I used autoresearch to improve my AGENTS.md, measured against real tasks(www.stet.sh)

7 pointsby bisonbear4 hours ago3 comments

joshkaan hour ago
If you look at the 95% CI on https://marginlab.ai/trackers/codex/ with N=50, it's still pretty huge (+/- 13-14% usually). I suspect it would be difficult to reasonably get a measure that numerically assesses whether an AGENTS.md is good. What you can observe though is whether the model paid attention to certain rules while editing. I.e. did the behavior you're steering away or towards take place.
The hardest thing I think is judging whether your AGENTS.md is still good based on each model release. OpenAI does release prompting guidance however to help this (and have added a skills to apply this to your prompts IIRC)
fuckinpuppersan hour ago
I had a blast having all the major models figure out the most optimal strategy for itself inside of Cursor, with cursorrules, AGENTS.md, .cursor/rules/ mrd files or whatever and learned some interesting things, how it won’t guarantee every instruction even when it’s told to, for example
Seems like the progressive disclosure approach is the best for context efficiency; I wound up with a somewhat tight generic AGENTS.md, and the .cursor/rules individual files with glob matching for file names. Cursor honored those well.
I must have spent a couple hundred on the company dime having the models rephrase/rewrite or change where instructions were found, what made sense as a skill vs a rule, trying to keep things as portable as possible. At this point the Cursor-specific files would need to be ported to a different agent/framework if it needed to be. But the content should be pretty solid.

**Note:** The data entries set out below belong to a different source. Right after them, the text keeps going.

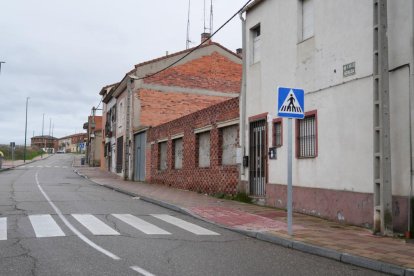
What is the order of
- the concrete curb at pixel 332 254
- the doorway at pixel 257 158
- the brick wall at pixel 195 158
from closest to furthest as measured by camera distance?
the concrete curb at pixel 332 254 < the doorway at pixel 257 158 < the brick wall at pixel 195 158

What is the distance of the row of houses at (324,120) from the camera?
8594 mm

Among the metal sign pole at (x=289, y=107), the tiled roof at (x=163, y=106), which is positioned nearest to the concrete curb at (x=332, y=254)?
the metal sign pole at (x=289, y=107)

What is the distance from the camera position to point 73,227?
9.36 meters

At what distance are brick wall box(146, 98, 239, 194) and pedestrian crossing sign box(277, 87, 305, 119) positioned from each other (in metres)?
6.95

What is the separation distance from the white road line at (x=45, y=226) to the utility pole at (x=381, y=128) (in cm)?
604

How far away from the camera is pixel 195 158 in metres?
19.5

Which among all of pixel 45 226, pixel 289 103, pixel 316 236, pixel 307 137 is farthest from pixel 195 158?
pixel 316 236

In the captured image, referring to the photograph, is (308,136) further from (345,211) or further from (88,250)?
(88,250)

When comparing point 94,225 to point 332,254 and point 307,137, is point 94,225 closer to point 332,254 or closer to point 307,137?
point 332,254

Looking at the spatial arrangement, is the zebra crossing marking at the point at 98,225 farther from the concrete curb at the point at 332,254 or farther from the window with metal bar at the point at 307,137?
the window with metal bar at the point at 307,137

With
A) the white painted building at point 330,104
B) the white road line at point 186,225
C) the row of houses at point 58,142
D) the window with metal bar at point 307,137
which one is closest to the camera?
the white painted building at point 330,104

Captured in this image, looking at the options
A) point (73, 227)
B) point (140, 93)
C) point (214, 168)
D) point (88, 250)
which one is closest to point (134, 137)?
point (140, 93)

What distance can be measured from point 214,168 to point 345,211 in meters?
→ 7.88

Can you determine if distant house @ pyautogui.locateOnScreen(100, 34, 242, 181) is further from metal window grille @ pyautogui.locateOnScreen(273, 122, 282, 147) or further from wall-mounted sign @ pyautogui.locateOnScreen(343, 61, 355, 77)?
wall-mounted sign @ pyautogui.locateOnScreen(343, 61, 355, 77)
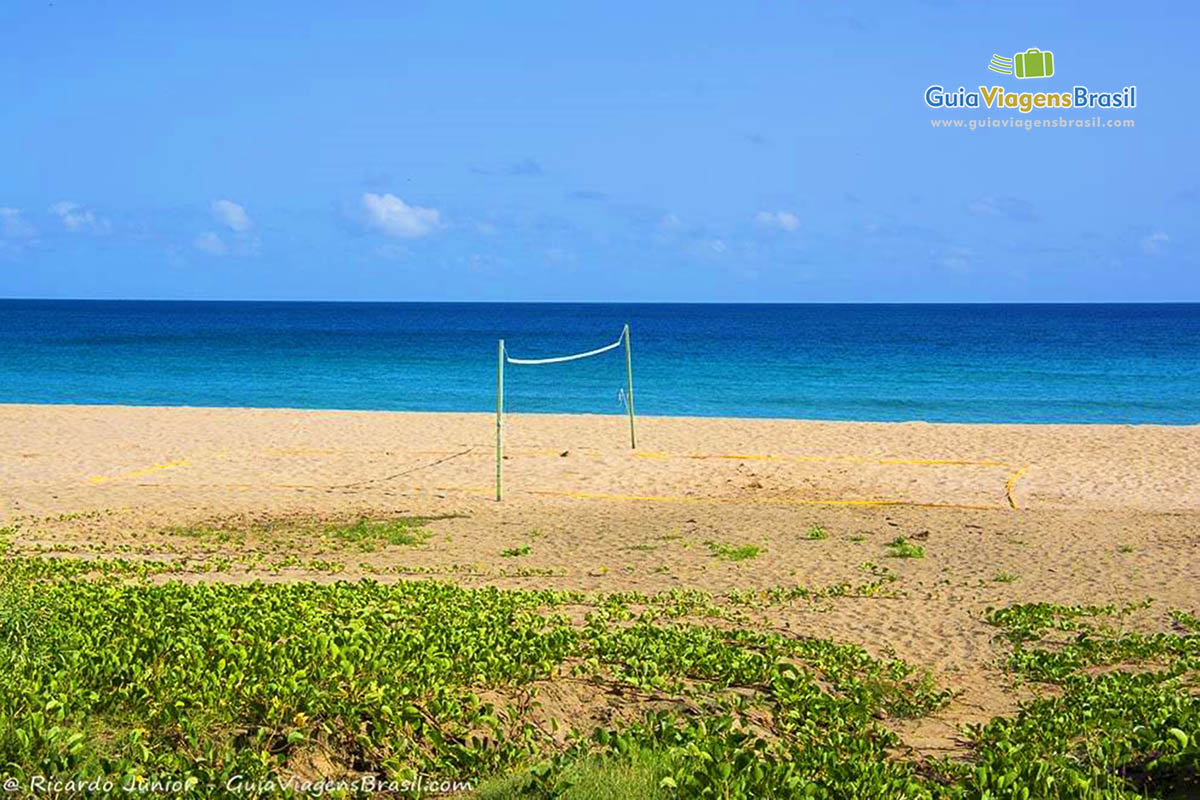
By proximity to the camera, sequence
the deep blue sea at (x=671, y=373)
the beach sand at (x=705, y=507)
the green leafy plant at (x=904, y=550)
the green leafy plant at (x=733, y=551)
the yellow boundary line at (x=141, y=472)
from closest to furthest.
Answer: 1. the beach sand at (x=705, y=507)
2. the green leafy plant at (x=733, y=551)
3. the green leafy plant at (x=904, y=550)
4. the yellow boundary line at (x=141, y=472)
5. the deep blue sea at (x=671, y=373)

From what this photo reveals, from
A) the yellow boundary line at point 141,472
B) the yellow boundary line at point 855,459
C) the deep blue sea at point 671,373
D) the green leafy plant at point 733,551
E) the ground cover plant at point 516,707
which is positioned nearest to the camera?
the ground cover plant at point 516,707

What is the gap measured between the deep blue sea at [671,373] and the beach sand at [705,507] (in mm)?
11102

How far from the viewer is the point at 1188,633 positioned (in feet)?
27.6

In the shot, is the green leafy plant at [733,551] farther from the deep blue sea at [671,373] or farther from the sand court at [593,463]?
the deep blue sea at [671,373]

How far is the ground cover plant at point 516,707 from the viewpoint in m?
4.93

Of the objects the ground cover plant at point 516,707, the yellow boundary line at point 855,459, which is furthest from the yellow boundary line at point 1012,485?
the ground cover plant at point 516,707

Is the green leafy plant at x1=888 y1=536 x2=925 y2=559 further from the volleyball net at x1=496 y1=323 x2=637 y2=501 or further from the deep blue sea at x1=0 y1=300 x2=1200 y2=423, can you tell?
the deep blue sea at x1=0 y1=300 x2=1200 y2=423

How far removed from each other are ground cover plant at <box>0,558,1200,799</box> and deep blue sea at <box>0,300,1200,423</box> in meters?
24.6

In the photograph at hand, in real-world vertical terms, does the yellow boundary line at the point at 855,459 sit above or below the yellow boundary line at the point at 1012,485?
above

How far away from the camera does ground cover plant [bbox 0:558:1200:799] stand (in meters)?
4.93

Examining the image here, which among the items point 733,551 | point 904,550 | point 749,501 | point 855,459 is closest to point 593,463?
point 749,501

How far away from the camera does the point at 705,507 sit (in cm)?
1399

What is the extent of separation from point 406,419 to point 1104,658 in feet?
62.9

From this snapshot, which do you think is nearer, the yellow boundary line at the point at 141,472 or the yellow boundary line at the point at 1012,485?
the yellow boundary line at the point at 1012,485
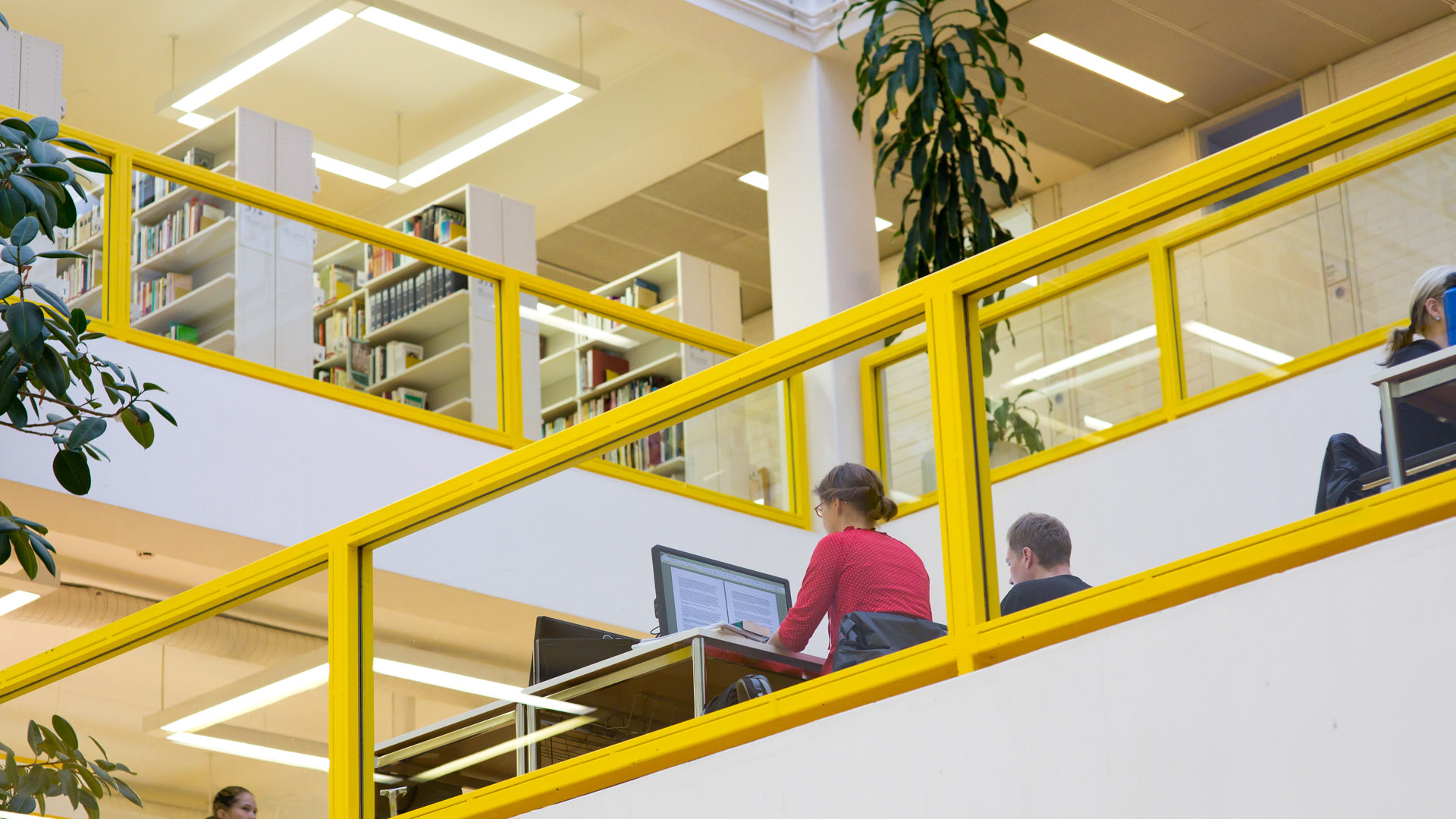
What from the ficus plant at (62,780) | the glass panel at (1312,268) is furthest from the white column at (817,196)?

It was an interesting (and productive) exploration for me
jauntywundrkind37 minutes ago
The fine tuning where we run tests/experiments again and again and again on our prompts, our set-ups: really looking forward to when we can start to compare our amalgamated rigs and harnesses and prompts, all these systems. We are guided by intuition, a desire for structure & clarity & direction we think we add. But we lack common tools to assess and compare.
And even when we do compare, the thermal values, the entropy of our systems: that alone can lead us down very different paths. Even when all the rigging is controlled. (Which implies we need multiple experiments to compare against.)